▶ [Task data]:
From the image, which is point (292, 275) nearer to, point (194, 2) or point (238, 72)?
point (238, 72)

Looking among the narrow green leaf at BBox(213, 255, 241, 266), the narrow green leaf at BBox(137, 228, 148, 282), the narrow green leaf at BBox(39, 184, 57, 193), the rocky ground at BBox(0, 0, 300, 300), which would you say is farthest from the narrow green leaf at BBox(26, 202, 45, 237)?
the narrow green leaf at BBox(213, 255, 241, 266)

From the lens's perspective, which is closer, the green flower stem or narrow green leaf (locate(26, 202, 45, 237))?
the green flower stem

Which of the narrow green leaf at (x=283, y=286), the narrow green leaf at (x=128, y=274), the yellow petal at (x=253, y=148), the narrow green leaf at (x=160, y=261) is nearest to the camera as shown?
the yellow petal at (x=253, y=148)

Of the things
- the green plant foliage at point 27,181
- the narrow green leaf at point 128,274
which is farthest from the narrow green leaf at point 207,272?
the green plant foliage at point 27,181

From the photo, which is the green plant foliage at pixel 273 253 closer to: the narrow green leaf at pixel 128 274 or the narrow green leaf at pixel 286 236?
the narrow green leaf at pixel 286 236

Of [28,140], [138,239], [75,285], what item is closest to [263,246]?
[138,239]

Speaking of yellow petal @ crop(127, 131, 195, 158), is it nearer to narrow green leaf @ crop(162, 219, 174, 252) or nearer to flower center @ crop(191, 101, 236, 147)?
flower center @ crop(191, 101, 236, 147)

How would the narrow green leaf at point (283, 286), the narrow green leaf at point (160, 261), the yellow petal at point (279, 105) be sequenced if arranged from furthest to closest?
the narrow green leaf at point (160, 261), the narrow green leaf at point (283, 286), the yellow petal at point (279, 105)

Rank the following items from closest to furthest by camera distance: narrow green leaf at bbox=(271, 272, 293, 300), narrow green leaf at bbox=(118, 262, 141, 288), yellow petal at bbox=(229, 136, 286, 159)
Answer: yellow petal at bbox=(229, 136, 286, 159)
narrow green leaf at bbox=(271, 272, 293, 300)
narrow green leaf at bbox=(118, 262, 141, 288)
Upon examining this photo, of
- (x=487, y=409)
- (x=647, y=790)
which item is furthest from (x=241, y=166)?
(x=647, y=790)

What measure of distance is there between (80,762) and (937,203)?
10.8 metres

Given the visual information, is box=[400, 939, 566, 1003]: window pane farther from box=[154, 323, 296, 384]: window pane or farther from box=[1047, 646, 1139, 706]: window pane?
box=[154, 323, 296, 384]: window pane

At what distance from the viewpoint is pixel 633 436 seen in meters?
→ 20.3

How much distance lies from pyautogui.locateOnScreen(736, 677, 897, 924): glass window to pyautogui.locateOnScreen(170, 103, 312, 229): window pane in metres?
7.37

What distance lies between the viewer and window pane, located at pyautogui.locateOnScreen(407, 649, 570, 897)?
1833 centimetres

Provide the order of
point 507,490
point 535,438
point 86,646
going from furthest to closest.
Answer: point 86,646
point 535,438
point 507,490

▶ [Instructions for the task]: Copy the rows again, starting at the line that has "What measure of" and ending with the last row, and replace "distance" with "separation" everywhere it occurs, with nothing else changed.

▶ [Reply]:
What measure of separation is there between (80,762) and (937,203)?
10.8 metres

Given the visual information, is box=[400, 939, 566, 1003]: window pane farther from box=[154, 323, 296, 384]: window pane or farther from box=[1047, 646, 1139, 706]: window pane?
box=[154, 323, 296, 384]: window pane

At what separation from the viewpoint is pixel 633 436 seen in meters?
→ 20.3

How much separation lies from pyautogui.locateOnScreen(736, 677, 897, 924): glass window to pyautogui.locateOnScreen(170, 103, 312, 229): window pane in metres?
7.37

What separation lies between the viewer and window pane, located at pyautogui.locateOnScreen(407, 649, 570, 897)?
1833 centimetres

Provide the order of
point 507,490
point 535,438
point 86,646
going from furthest to closest.
Answer: point 86,646
point 535,438
point 507,490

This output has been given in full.